La politique étrangère de la Chine évolue rapidement. Jusqu’à récemment, la rhétorique de la Chine était prudente, mais aujourd’hui, les diplomates chinois sont « autorisés à être véhéments, parfois provocateurs », affirment les experts. La déclaration de la Chine sur les îles lointaines autrefois saisies par la Grande-Bretagne à l’Argentine en est un exemple soudain. C’est le signe d’un changement global du rôle de la Chine sur la scène internationale. De quoi s’agit-il ?
La semaine dernière, l’ambassadeur adjoint de la Chine aux Nations unies, Geng Shuang, a lancé une initiative très médiatisée. Il a appelé à la reprise des négociations entre l’Argentine et la Grande-Bretagne sur le sort des îles Falkland (que Buenos Aires appelle les Malvinas).
Réponse aux Britanniques
Les îles en question sont un groupe d’îles situées à 600 km des côtes argentines et disputées par les Argentins et les Britanniques.

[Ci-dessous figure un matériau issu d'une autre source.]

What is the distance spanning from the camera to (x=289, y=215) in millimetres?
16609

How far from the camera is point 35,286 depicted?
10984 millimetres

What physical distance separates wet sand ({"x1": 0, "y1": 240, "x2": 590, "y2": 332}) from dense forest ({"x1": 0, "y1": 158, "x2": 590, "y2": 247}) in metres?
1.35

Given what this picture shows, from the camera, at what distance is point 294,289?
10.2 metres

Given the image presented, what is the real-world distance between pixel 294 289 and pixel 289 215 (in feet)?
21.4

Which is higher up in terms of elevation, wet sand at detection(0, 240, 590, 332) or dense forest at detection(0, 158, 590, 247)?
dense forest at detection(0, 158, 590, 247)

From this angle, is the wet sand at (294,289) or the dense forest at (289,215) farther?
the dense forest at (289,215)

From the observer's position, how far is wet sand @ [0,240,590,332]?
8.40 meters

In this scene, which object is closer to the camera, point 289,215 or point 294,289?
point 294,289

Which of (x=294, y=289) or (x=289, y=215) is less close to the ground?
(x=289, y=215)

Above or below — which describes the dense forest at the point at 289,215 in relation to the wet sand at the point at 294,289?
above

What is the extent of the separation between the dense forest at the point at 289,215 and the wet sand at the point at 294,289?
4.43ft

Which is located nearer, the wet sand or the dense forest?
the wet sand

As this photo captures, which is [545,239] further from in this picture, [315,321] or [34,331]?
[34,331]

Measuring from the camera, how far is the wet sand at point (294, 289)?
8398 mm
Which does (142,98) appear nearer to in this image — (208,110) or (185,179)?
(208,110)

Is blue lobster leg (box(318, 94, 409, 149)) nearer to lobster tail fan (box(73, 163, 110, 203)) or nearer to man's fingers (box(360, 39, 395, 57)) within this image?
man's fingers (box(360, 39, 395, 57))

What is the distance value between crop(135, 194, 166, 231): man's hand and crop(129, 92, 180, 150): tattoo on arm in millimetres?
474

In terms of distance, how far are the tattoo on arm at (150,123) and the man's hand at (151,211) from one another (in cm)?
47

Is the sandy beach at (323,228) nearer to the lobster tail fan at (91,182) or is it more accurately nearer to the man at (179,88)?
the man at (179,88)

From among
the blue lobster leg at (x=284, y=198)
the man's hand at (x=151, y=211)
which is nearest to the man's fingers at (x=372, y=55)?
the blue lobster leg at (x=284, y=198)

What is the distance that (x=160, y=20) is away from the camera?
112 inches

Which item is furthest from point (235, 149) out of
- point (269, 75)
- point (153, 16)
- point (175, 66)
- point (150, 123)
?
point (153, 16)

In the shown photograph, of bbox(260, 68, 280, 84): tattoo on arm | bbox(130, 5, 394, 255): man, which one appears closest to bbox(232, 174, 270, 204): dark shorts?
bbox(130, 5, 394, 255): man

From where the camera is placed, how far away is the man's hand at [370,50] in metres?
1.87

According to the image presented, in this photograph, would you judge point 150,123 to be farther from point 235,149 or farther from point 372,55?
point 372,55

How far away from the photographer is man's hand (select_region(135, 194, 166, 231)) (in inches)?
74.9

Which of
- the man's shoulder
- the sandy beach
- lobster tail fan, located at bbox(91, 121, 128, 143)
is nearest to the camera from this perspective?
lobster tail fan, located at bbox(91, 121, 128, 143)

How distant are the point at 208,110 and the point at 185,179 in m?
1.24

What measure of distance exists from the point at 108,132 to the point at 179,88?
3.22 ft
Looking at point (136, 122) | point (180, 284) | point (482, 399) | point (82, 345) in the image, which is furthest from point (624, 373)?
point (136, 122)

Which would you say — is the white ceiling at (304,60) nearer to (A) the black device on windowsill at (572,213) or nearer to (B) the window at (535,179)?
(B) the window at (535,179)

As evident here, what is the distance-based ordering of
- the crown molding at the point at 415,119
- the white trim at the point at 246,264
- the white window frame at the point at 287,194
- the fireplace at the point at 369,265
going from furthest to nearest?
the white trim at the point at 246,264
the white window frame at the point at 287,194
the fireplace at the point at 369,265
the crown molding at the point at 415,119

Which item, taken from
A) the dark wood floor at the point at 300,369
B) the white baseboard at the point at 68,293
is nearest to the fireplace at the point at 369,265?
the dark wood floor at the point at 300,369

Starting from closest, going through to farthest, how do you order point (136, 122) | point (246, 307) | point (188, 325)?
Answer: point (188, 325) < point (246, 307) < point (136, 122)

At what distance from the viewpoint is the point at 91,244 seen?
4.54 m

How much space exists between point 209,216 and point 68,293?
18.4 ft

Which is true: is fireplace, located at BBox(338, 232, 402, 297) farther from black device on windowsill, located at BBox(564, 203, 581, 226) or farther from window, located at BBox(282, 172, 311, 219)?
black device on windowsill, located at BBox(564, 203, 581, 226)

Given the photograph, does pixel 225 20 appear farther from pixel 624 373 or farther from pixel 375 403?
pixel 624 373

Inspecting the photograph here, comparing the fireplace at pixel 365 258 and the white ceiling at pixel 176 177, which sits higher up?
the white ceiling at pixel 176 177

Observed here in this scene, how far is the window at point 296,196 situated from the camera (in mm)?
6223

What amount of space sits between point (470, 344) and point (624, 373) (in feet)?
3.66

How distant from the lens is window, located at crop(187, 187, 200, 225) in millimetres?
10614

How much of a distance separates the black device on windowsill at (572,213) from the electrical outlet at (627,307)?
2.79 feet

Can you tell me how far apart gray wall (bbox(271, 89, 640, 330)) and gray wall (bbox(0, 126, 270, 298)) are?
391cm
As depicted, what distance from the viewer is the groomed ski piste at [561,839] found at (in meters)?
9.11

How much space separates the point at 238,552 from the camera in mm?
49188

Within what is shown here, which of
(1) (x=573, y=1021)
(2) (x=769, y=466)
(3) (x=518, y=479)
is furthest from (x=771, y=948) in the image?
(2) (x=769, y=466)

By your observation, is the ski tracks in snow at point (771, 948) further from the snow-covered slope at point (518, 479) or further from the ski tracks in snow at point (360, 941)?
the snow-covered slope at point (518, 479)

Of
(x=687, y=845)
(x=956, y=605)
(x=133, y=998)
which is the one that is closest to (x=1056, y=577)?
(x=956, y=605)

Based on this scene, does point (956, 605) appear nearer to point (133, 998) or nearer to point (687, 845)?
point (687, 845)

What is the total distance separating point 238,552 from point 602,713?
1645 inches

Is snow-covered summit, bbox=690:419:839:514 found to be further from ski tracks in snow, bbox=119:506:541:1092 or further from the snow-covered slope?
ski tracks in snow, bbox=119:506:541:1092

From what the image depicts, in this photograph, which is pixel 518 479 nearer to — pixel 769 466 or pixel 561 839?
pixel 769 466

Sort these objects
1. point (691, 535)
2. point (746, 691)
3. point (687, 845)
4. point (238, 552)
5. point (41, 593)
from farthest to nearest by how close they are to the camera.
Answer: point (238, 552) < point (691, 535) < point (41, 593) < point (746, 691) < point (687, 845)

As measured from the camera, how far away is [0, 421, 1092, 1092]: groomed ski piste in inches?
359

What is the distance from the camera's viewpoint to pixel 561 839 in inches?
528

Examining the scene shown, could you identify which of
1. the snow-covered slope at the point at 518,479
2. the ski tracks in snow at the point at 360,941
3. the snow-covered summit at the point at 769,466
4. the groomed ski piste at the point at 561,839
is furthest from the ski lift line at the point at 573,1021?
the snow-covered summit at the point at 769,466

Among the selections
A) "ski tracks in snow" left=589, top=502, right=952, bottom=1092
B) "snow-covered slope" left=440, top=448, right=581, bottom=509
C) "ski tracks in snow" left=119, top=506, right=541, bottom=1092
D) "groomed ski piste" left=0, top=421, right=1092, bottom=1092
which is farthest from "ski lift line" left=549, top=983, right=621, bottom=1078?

Ce sont les Britanniques qui les contrôlent, car ils ont remporté la guerre pour les îles en 1982. Londres refuse même de reprendre les négociations sur le sort des îles, invoquant le référendum de 2013 (au cours duquel 99,8 % de la population des Malouines a voté pour le maintien de l’archipel au sein du Royaume-Uni).
Et ici, Pékin a ouvertement soutenu la position de Buenos Aires. Et il ne s’est pas contenté de la soutenir, il a intégré le conflit territorial entre l’Argentine et la Grande-Bretagne dans le récit anticolonial général qui définit en partie les relations entre l’Occident et le Sud. « La question des îles Malvinas est un héritage historique du colonialisme. Bien que l’ère coloniale soit révolue, l’hégémonisme et la politique de puissance correspondant à la pensée coloniale existent toujours aujourd’hui », a déclaré Geng Shuang.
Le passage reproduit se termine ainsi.